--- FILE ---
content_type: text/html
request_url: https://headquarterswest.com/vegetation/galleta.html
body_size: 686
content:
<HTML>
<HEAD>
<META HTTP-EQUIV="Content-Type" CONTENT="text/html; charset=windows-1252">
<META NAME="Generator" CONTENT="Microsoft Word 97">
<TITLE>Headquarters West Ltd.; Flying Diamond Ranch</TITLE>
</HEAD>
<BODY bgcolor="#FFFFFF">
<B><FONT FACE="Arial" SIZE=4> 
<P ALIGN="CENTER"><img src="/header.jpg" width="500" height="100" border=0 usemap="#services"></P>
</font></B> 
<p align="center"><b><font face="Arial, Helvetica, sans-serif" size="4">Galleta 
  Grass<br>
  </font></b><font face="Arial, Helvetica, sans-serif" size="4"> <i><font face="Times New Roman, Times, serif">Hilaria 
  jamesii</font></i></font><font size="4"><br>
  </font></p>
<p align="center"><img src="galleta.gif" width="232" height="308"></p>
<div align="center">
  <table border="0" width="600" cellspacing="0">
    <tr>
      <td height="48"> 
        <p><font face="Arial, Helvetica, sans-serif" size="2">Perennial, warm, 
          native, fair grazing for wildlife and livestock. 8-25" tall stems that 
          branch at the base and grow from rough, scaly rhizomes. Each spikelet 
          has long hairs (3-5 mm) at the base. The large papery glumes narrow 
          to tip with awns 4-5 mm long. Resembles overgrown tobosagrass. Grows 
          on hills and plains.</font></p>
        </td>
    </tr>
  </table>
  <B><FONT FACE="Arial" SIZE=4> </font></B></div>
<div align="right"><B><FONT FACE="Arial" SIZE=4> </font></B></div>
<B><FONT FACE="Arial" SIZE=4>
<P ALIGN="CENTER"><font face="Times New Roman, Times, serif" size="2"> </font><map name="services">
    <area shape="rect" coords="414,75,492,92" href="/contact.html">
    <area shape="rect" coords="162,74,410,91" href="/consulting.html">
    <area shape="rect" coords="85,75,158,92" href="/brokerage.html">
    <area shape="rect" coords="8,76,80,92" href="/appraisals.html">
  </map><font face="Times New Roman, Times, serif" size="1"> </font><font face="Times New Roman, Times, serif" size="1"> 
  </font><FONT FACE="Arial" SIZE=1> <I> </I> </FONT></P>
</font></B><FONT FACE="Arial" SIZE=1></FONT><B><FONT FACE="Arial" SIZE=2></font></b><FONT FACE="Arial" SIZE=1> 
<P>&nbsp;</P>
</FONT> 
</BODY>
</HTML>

==========

__Problem statement__.
Exactly as written, transcribe each line of the data.

__Task answer__.
--- FILE ---
content_type: text/html
request_url: https://headquarterswest.com/vegetation/galleta.html
body_size: 686
content:
<HTML>
<HEAD>
<META HTTP-EQUIV="Content-Type" CONTENT="text/html; charset=windows-1252">
<META NAME="Generator" CONTENT="Microsoft Word 97">
<TITLE>Headquarters West Ltd.; Flying Diamond Ranch</TITLE>
</HEAD>
<BODY bgcolor="#FFFFFF">
<B><FONT FACE="Arial" SIZE=4> 
<P ALIGN="CENTER"><img src="/header.jpg" width="500" height="100" border=0 usemap="#services"></P>
</font></B> 
<p align="center"><b><font face="Arial, Helvetica, sans-serif" size="4">Galleta 
  Grass<br>
  </font></b><font face="Arial, Helvetica, sans-serif" size="4"> <i><font face="Times New Roman, Times, serif">Hilaria 
  jamesii</font></i></font><font size="4"><br>
  </font></p>
<p align="center"><img src="galleta.gif" width="232" height="308"></p>
<div align="center">
  <table border="0" width="600" cellspacing="0">
    <tr>
      <td height="48"> 
        <p><font face="Arial, Helvetica, sans-serif" size="2">Perennial, warm, 
          native, fair grazing for wildlife and livestock. 8-25" tall stems that 
          branch at the base and grow from rough, scaly rhizomes. Each spikelet 
          has long hairs (3-5 mm) at the base. The large papery glumes narrow 
          to tip with awns 4-5 mm long. Resembles overgrown tobosagrass. Grows 
          on hills and plains.</font></p>
        </td>
    </tr>
  </table>
  <B><FONT FACE="Arial" SIZE=4> </font></B></div>
<div align="right"><B><FONT FACE="Arial" SIZE=4> </font></B></div>
<B><FONT FACE="Arial" SIZE=4>
<P ALIGN="CENTER"><font face="Times New Roman, Times, serif" size="2"> </font><map name="services">
    <area shape="rect" coords="414,75,492,92" href="/contact.html">
    <area shape="rect" coords="162,74,410,91" href="/consulting.html">
    <area shape="rect" coords="85,75,158,92" href="/brokerage.html">
    <area shape="rect" coords="8,76,80,92" href="/appraisals.html">
  </map><font face="Times New Roman, Times, serif" size="1"> </font><font face="Times New Roman, Times, serif" size="1"> 
  </font><FONT FACE="Arial" SIZE=1> <I> </I> </FONT></P>
</font></B><FONT FACE="Arial" SIZE=1></FONT><B><FONT FACE="Arial" SIZE=2></font></b><FONT FACE="Arial" SIZE=1> 
<P>&nbsp;</P>
</FONT> 
</BODY>
</HTML>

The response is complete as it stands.